# 読解用抜粋

§

それぞれのキャラクターを演じたキャストの話もかなりの量収録されており、撮影の大変さ、スチールも動画も何ら変わらなかったという感想が、このゲームの臨場感ある静止画に繋がったと思っています。
加納役の人のインタビュー映像とゲーム映像にギャップがありすぎて驚きました。役者って髪型一つでここまで見栄えが変わるんだ、と妙なところで関心してしまったり。
本編のおまけ要素: ラビリンス
御法川篇の18:05の選択肢でC「裏原宿の『ラビリンス』まで頼む!」を選択するとラビリンスというダンジョンに進むことが出来ます。
これだけはまだ全ルートを試していませんが、少なくとも十数通りは分岐しているようで、終わり方も様々です。なんでもかまいたちの夜ENDがあるんだとか。
音楽・効果音・主題歌
ファースト・インプレッションでも書きましたが、音楽の完成度の高さは予想通り。緊迫したところ、コミカルな展開ごとに棲み分けがされているし、マッチしています。
逆に予想していなかったのはSE(効果音)。基本的に文字を読み進めていくだけのサウンドノベルにとって、SEは重要要素という認識はあったが、このゲームの効果音はとっても臨場感があり、リアル。
主題歌は歌詞がゲーム内容とマッチしており、エンディングにもってこいでした。が、本編では商業的ともいえるくらい上木彩矢がプッシュされており、何もそこまでしなくとも…と思いました。本編中に彼女が登場する静止画が1枚というのもちょっと寂しい。
Wiiリモコンでのサウンドノベルの操作性
サウンドノベルの操作方法として、Wiiリモコンは最適だと思いました。基本的には文章を読み進めるだけなので、片手で寝っころがりながらでもすべての操作ができるWiiリモコンは実にマッチしていると思います。
サウンドノベルは画質、音質ともに重視するものではないため、次世代ゲーム機と言われるXBOX 360、PLAYSTATION 3、Wiiの中からWiiを選んで発売した点は正しいかと。
ボーナスシナリオ: カナン篇 (BLACK BOOKMARKER獲得後)
本編クリア後、最初にBLACK BOOKMARKERを獲得し、TYPE-MOONのボーナスシナリオをプレイしました。奈須きのこ氏の文体は特殊で慣れるまでかなり読みづらかったです。最初の1時間は我慢の時間帯でした。カナンとアルファルドの過去が明らかになったことで、NEVER ENDSのムービーシーンの意味が理解できました。
イラスト+音声というのはある意味斬新で、本編とうまく差別化出来ていたと思います。これが実写であの文体だったら耐えられなかったと思いますが、TYPE-MOON(奈須氏)とのタッグだからこそできたシナリオだと思います。
ボーナスシナリオ: 鈴音篇 (WHITE BOOKMARKER獲得後)

§

データセットのレコード:

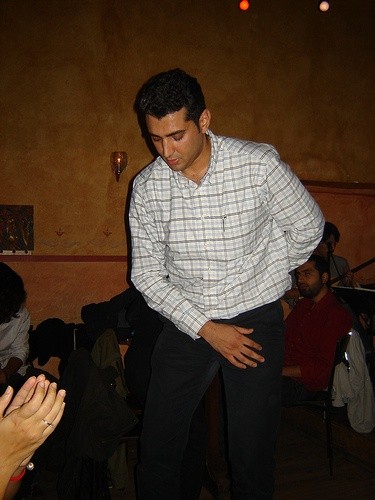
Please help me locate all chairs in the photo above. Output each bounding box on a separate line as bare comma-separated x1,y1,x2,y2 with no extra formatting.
281,327,358,476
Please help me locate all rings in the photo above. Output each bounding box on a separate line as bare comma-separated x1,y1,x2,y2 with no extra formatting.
42,418,56,428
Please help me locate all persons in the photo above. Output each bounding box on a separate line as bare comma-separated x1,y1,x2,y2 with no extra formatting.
129,70,326,500
0,221,356,500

§

ゲームレビューを、最後に示された箇所の後から書き継いでください。 レコードはこのゲームレビューとは無関係です。

# 正答
続いてBAD ENDが50個になると出現する我孫子氏のボーナスシナリオをプレイ。
こちらは音楽が印象的。話自体は短いものの鈴音の本編前後の背景が描かれており、延命できた理由が明らかになります。
どちらのシナリオも終盤に本編にJUMPできると分かったときは鳥肌が立ちました。JUMPできる以上、これは”ボーナス”シナリオではなく、本編の一部と考えるべきでしょう。
ボーナスコンテンツ: カルトクイズ428
ノーヒントで解くのは難しすぎるものの、WiiConnect24でヒント(というかほぼ正解)が配信されているのでそれを見れば一発。
1問正解するごとにスペシャルエピソードが1つ読めます。
隠しシナリオ: エコ吉篇
これは完全におまけのやり込み要素だと思いました。亜智のシャツにプリントされているエコ吉を主人公にした、渋谷のもう一つの危機を描いたシナリオです。非現実すぎる上に、JUMPするポイントがどうでもいいところにちりばめられており、探すのに大変苦労しました。
カナン(アルファルド)が亜智を呼び止めるシーンは本編を改変しており、さすがにやりすぎではないかと。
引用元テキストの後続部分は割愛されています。